_What this task involves_: Transcribe the tail of the listing: start at the line containing "234, 256, 253)?" and stop after the last line, keeping every character as is and adding nothing.

#### Information given

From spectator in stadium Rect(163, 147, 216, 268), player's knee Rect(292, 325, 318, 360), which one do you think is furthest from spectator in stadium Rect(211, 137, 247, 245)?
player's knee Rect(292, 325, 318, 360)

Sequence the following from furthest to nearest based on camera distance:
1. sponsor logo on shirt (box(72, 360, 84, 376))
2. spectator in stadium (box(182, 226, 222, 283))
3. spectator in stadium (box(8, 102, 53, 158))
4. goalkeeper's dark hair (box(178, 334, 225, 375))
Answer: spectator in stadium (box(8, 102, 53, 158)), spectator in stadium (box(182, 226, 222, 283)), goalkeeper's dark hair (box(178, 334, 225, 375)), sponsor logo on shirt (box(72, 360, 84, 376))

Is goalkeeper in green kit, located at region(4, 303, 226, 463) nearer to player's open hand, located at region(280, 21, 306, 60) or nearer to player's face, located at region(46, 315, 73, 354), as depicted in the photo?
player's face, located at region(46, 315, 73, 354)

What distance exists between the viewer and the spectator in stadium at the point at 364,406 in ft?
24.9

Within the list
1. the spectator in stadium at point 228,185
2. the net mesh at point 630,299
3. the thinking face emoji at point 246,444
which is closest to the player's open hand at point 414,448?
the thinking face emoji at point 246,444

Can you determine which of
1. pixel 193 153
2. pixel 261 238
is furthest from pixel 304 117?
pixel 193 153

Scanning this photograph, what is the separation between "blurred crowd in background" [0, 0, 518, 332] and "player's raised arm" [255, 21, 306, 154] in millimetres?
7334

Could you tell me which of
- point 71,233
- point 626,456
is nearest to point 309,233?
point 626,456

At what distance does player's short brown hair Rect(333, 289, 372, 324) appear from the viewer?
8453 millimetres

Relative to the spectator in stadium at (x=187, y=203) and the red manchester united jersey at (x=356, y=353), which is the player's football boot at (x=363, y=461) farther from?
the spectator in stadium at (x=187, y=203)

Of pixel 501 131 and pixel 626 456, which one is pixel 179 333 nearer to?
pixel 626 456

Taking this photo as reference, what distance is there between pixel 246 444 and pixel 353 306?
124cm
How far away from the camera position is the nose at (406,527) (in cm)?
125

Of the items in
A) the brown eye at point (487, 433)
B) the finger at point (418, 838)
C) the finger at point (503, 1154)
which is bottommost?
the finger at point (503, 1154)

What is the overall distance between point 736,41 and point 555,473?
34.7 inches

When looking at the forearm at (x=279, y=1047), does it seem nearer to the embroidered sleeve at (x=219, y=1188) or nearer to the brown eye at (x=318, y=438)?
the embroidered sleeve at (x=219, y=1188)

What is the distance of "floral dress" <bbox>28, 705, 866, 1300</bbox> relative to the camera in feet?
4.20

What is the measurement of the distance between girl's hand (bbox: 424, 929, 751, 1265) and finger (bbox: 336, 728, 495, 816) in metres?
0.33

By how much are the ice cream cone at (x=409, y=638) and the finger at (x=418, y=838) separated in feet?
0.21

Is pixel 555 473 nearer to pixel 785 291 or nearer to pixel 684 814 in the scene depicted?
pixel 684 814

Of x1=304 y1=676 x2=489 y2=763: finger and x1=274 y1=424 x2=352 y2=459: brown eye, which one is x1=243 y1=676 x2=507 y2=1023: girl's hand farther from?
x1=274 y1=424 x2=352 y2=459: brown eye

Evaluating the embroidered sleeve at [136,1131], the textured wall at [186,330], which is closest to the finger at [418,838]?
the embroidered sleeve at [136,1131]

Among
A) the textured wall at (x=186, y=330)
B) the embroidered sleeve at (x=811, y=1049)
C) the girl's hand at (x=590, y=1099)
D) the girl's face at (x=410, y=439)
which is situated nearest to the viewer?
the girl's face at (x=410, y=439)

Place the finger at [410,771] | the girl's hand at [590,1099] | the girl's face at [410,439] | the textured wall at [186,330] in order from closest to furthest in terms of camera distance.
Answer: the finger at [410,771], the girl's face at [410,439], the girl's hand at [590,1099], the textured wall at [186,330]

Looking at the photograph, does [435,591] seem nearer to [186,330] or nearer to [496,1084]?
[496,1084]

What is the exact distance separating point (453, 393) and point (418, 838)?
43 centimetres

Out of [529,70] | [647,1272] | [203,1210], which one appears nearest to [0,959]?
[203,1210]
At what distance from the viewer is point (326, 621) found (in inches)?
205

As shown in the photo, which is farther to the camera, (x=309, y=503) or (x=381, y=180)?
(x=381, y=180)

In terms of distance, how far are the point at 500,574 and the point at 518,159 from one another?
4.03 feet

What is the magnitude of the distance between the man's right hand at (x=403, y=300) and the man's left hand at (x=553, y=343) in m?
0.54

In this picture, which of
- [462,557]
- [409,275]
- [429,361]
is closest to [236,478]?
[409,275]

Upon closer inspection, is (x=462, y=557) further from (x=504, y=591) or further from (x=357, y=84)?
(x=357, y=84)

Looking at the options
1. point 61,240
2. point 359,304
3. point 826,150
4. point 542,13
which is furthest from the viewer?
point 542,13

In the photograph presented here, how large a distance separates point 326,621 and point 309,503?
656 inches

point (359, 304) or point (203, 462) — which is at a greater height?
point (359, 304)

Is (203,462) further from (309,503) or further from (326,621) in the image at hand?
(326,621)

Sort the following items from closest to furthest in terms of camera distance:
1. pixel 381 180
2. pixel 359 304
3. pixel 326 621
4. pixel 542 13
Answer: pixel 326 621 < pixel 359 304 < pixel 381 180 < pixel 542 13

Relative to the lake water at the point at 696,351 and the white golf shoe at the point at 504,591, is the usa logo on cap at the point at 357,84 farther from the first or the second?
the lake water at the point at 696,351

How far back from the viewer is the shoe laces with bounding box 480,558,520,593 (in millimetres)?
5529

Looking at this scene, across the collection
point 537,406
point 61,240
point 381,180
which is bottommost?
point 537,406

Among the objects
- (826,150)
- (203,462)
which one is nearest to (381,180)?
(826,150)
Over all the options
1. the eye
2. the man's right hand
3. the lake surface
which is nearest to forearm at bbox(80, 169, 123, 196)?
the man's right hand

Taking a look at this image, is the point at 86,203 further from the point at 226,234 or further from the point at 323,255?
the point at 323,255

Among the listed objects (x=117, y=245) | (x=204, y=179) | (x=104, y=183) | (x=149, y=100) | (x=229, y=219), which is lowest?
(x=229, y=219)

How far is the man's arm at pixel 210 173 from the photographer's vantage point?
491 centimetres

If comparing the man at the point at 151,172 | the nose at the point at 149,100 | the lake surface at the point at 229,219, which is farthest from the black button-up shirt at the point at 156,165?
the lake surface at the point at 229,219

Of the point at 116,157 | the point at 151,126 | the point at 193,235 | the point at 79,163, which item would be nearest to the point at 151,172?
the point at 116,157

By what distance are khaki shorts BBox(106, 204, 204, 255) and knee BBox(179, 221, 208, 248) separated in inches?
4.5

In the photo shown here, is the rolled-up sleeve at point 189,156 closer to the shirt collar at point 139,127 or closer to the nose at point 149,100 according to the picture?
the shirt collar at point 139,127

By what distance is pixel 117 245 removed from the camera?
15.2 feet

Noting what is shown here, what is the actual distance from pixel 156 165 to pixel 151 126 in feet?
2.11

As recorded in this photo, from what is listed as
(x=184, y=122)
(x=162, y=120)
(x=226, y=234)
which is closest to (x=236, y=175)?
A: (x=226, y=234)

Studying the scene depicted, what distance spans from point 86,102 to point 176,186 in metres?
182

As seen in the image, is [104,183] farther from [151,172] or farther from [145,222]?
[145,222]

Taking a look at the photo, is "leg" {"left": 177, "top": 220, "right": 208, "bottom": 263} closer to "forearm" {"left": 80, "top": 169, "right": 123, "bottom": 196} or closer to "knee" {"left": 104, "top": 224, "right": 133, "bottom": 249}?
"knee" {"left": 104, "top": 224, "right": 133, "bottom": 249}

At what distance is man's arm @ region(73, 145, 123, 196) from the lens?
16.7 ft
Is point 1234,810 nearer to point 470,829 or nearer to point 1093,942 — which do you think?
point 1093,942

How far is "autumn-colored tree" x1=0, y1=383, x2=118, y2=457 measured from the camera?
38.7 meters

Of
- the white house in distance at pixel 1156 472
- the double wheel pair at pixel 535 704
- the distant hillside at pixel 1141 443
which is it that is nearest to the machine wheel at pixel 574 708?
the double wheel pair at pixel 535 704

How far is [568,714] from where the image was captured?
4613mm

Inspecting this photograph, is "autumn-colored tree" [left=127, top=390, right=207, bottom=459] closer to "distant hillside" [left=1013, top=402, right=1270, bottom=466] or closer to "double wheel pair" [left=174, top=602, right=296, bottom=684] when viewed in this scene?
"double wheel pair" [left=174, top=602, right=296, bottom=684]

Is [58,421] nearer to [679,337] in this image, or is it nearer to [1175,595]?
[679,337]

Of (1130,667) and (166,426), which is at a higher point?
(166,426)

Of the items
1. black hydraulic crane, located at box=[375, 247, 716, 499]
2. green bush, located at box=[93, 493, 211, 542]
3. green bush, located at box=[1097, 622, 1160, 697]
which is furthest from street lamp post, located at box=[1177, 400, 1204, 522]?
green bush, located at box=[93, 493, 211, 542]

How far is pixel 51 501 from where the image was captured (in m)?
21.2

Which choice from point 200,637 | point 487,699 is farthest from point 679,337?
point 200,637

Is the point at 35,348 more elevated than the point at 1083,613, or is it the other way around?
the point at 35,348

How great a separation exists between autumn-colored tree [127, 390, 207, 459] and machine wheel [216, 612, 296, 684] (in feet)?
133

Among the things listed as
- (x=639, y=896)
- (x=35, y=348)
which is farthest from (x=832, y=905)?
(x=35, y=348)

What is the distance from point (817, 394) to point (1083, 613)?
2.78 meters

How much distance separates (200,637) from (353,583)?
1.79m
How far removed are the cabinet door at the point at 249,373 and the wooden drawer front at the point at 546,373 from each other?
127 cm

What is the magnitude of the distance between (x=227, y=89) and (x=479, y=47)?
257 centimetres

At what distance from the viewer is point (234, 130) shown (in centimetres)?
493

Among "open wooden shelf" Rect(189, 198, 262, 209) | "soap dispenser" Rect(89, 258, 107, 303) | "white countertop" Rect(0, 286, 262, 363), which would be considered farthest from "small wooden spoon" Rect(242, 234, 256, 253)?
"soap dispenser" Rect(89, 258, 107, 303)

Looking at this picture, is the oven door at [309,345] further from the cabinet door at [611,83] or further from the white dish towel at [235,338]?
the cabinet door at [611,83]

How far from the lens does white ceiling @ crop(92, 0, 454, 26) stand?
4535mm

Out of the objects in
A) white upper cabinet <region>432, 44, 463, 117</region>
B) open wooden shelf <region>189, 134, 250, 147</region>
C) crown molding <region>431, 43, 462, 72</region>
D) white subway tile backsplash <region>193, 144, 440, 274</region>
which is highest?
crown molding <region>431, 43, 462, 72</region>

########

_Worked answer_:
Among "open wooden shelf" Rect(189, 198, 262, 209) | "soap dispenser" Rect(89, 258, 107, 303) | "white countertop" Rect(0, 286, 262, 363), which would be considered farthest from "small wooden spoon" Rect(242, 234, 256, 253)?
"soap dispenser" Rect(89, 258, 107, 303)

Looking at this picture, is the oven door at [309,345] further from the cabinet door at [611,83] or further from the white dish towel at [235,338]?
the cabinet door at [611,83]

How far from the lens does white ceiling @ crop(92, 0, 454, 26) stand?
4535mm

Out of the objects in
A) white upper cabinet <region>432, 44, 463, 117</region>
B) open wooden shelf <region>189, 134, 250, 147</region>
C) crown molding <region>431, 43, 462, 72</region>
D) white subway tile backsplash <region>193, 144, 440, 274</region>
which is highest?
crown molding <region>431, 43, 462, 72</region>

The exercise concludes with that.